My Take | Self-defeating to invite foreign interference
- In concert with local opposition, the latest salvo from a group within the European Parliament against the Hong Kong and Chinese governments is just one more futile move for what is really a domestic conflict that can only be resolved in our own house

It must be a sign of old age, as I thoroughly enjoyed watching The King and I on TV the other night, one of my favourite films from childhood. Thank God, no CGI!
It turns out, though I never realised this before, the more recent Anna and the King with Jodie Foster and Chow Yun-fat is much more political than the original with Yul Brynner.
In the first film, a slave girl tried to escape with her secret lover, and the king must decide whether to punish her because her elopement was a personal affront. In the 2000 version, Anna, the British governess, didn’t know the king was ready to show mercy, so she tried to pressure him publicly to spare the girl from execution.
A king could not be seen as beholden to a foreigner. He had no choice but to execute both lovers.

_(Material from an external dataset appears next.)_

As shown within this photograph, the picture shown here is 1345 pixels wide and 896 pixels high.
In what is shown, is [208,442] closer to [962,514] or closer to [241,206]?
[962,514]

With the best of intentions, Anna as good as killed the girl herself.
When Hong Kong’s opposition politicians and anti-government activists hobnob with leaders in Western capitals to urge their governments to pressure and threaten sanctions against China and their own city, the incident in Anna and the King comes to mind.
The latest news sees a group within the European Parliament pushing for a European Union version of the Magnitsky Act to direct sanctions against Hong Kong over alleged human rights violations.